Roth sighs. “It is unavoidable that outreach workers make a selection of who can be helped on the basis of their intuition and prejudice. If that leads to the creaming of an elite, that’s wrong, but let’s face it. We don’t want people who assault our staff, who threaten others with firearms, who burn things down.”

“The three keys to good outreach are endurance, patience, and continuity,” Roth says solemnly. “It is not about handing out a sandwich once. It is about giving a sandwich three years in a row, three times a week. We use bait. AC in the summer, central heating in the winter. Food, clothing, and showers to lure them out of the tunnels. You just cannot go down there and say: ‘Hey guys, you want housing?’ You have to break down a wall of suspicion. And that takes time. There are people that don’t accept food, they think you are trying to poison them. Don’t force anything. After a year they will notice their fellow homeless are still not poisoned and they will take one. Others refuse to talk to you. Also fine. Maybe at sandwich number one hundred they will say thank you.”
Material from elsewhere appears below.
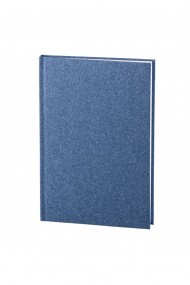 Set Natura notes A5 hartie alba liniatura albastru + pix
I ask if it is possible to join a team to enter the tunnels. Roth has to disappoint me. Because their clients come up themselves, his teams don’t have to go down. I cannot get a tour of the Broadway Lafayette station, the most notorious piece of tunnel with the saddest cases.
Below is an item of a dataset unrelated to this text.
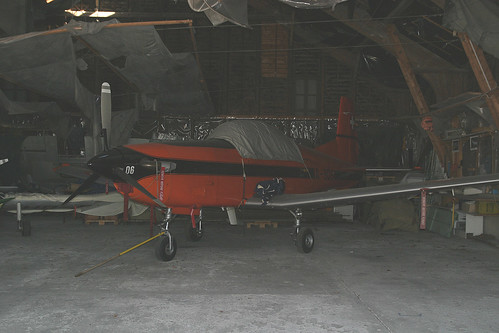 A-906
“If you would have talked in our first conversation about mole people, I would not even have talked to you,” Roth says sternly. “It is sad how the media treat the homeless. Or they are sensationalized, or they are romanticized.” Roth mentions some of the photo essays that have appeared about the picturesque encampments in the East Village and under the Manhattan Bridge. In the meantime, these camps have been bulldozed away.[67]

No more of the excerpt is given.